Mitigating critical nodes in brain simulations via edge removal

Brain simulation holds promise for advancing our comprehension of brain mechanisms, brain-inspired intelligence, and addressing brain-related disorders. However, during brain simulations on high-performance computing platforms, the sparse and irregular communication patterns within the brain can lead to the emergence of critical nodes in the simulated network, which in turn become bottlenecks for inter-process communication. Therefore, effective moderation of critical nodes is crucial for the smooth conducting of brain simulation. In this paper, we formulate the routing communication problem commonly encountered in brain simulation networks running on supercomputers.

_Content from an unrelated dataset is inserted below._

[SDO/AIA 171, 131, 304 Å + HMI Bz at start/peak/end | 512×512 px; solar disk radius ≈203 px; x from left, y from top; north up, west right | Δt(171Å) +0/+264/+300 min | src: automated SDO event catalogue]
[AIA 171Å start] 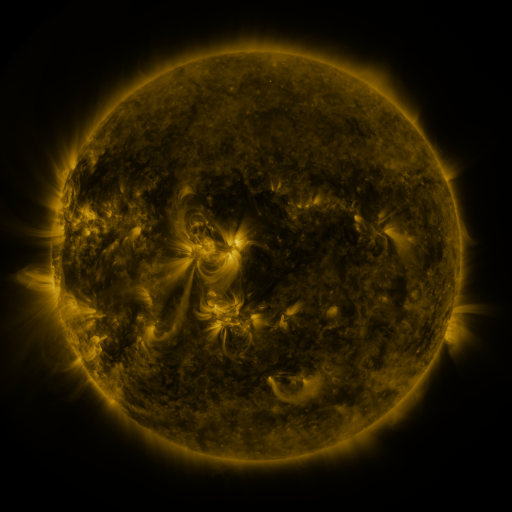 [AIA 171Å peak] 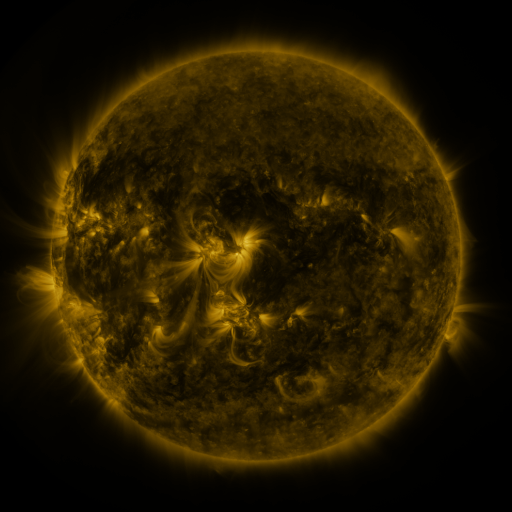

To address this issue, we firstly propose the Node-Edge Centrality Addressing Algorithm (NCA) for identifying critical nodes and edges, based on an enhanced closeness centrality metric. Furthermore, drawing on the homology of spikes observed in biological brains, we develop the Edge Removal Transit Algorithm (ERT) to reorganize sparse and unbalanced inter-process communication in brain simulation, thereby diminishing the information centrality of critical nodes. Through extensive simulation experiments, we evaluate the performance of the proposed communication scheme and find that the algorithm accurately identifies critical nodes with a high accuracy. Our simulation experiments on 1600 GPU cards demonstrate that our approach can reduce communication latency by up to 25.4%, significantly shortening simulation time in large-scale brain simulations.